Extract data from log file within specified time

So, we have a script, that is supposed to have a couple of functions like showing number of failed connections, recieved bytes per IP-address, and so on. We are supposed to be able to limit the number of results to either 0-24 hours or X days back from the last data in the log file.

Everything is working, except we dont know how to limit searches within a given timespace.

Our code looks like this:

#!/bin/sh

#-n: Limit the number of results to N
#-h: Limit the query to the last number of hours (< 24)
#-d: Limit the query to the last number of days (counting from
#midnight)
#-c: Which IP address makes the most number of connection attempts?
#-2: Which address makes the most number of successful attempts?
#-r: What are the most common results codes and where do they come
#from?
#-F: What are the most common result codes that indicate failure (no
#auth, not found etc) and where do they come from?
#-t: Which IP number get the most bytes sent to them?

#<filename> refers to the logfile.
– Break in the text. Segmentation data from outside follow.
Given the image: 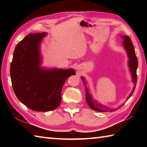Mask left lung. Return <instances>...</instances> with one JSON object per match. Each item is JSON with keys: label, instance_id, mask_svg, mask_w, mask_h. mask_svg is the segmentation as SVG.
Instances as JSON below:
<instances>
[{"label": "left lung", "instance_id": "1", "mask_svg": "<svg viewBox=\"0 0 147 147\" xmlns=\"http://www.w3.org/2000/svg\"><path fill=\"white\" fill-rule=\"evenodd\" d=\"M122 38L123 39V46L125 50L127 57H128V61H127V64H128L129 67V71L130 72L131 75V82L134 84V87L133 89L132 90L129 96L127 97V100H128L131 96L132 94L134 92V90L135 89L136 85V82H137V75H136V69L137 67H138V59H137L135 51V48H134L133 44L132 43L131 40L129 38V37L127 35L124 36H121ZM83 82L85 85V91H86V101L87 104L89 105V107L92 109L93 110L97 112H107V111H115L117 109H111L110 107H107V106L101 104L100 103L98 102L96 100H95L93 98V95L90 93L89 89L88 87L86 86V82L85 79V78L83 76L81 77ZM123 105H120L121 107Z\"/></svg>", "mask_w": 147, "mask_h": 147}]
</instances>
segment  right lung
Returning <instances> with one entry per match:
<instances>
[{"mask_svg": "<svg viewBox=\"0 0 147 147\" xmlns=\"http://www.w3.org/2000/svg\"><path fill=\"white\" fill-rule=\"evenodd\" d=\"M47 33H30L16 47L11 64L15 95L22 104L35 111H53L60 105L62 86L73 69L42 66L40 45Z\"/></svg>", "mask_w": 147, "mask_h": 147, "instance_id": "right-lung-1", "label": "right lung"}]
</instances>
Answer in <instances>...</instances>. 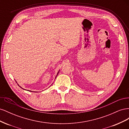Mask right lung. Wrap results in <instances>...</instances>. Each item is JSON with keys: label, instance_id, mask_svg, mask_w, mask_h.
Here are the masks:
<instances>
[{"label": "right lung", "instance_id": "right-lung-1", "mask_svg": "<svg viewBox=\"0 0 129 129\" xmlns=\"http://www.w3.org/2000/svg\"><path fill=\"white\" fill-rule=\"evenodd\" d=\"M58 73H57V74H58Z\"/></svg>", "mask_w": 129, "mask_h": 129}]
</instances>
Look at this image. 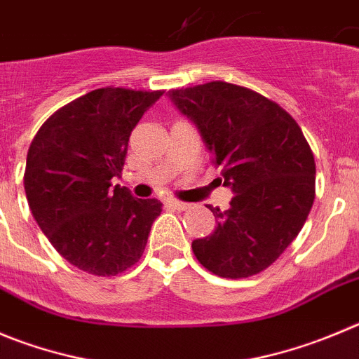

If '-' is given as a filename, or
#no filename is given, then standard input should be read. This
#enables the script to be used in a pipeline.

FILENAME=*.log
MAXSHOW=99999
LIMITHOURS=0
LIMITDAYS=0
h=1
c=0
b=0
r=0
F=0
t=0
while getopts :n:h:d:c2rFt option
do    
    case $option in
    n)
        MAXSHOW=$OPTARG
        ;;
    h)
        LIMITHOURS=$OPTARG
        ;;
    d)
        LIMITDAYS=$OPTARG
        ;;
    c)
        c=1
            ;;
    2)
        b=1
        ;;
    r)
        r=1
        ;;
    F)
        F=1
        ;;
    t)
        t=1
        ;;
    esac
done
if [ "$h" -eq "1" ]; then
   #?????
fi

if [ "$d" -eq "1" ]; then
#??????
fi

if [ "$c" -eq "1" ]; then
    cat $FILENAME|awk '{print $1}' |sort|uniq -c|sort -k 1 -n -r|head -$MAXSHOW
fi

if [ "$b" -eq "1" ]; then
    grep -Eo "[0-9]{1,3}\.[0-9]{1,3}\.[0-9]{1,3}\.[0-9]{1,3}.* 200" $FILENAME|awk '{print $1}'|sort|uniq -c|sort -nr|head -$MAXSHOW
fi

if [ "$r" -eq "1" ]; then
    cat $FILENAME|awk '{print $1" "$9}'|sort|uniq -c|sort -nr|head -$MAXSHOW
fi

if [ "$F" -eq "1" ]; then
    cat $FILENAME | if $9 > "200" ; then
        awk '{print $1" "$9}' |sort|uniq -c|sort -nr|head -$MAXSHOW
    fi
fi

if [ "$t" -eq "1" ]; then
cat $FILENAME |awk '{print $1" "$10}'|awk '{ x[$1]+=$2 } END{for(data in x) print data, x[data]}' | sort -k2,2 -nr|head -$MAXSHOW
fi
    

And our log file is full of data like this:

213.46.27.204 - - [01/Jan/2003:12:55:20 +0100] "GET /scripts/..%%35%63../winnt/system32/cmd.exe?/c+dir HTTP/1.0" 404 - "" "" 
213.46.27.204 - - [01/Jan/2003:12:55:20 +0100] "GET /scripts/..%%35c../winnt/system32/cmd.exe?/c+dir HTTP/1.0" 404 - "" "" 
213.46.27.204 - - [01/Jan/2003:12:55:20 +0100] "GET /scripts/..%25%35%63../winnt/system32/cmd.exe?/c+dir HTTP/1.0" 404 - "" "" 
213.46.27.204 - - [01/Jan/2003:12:55:21 +0100] "GET /scripts/..%252f../winnt/system32/cmd.exe?/c+dir HTTP/1.0" 404 - "" ""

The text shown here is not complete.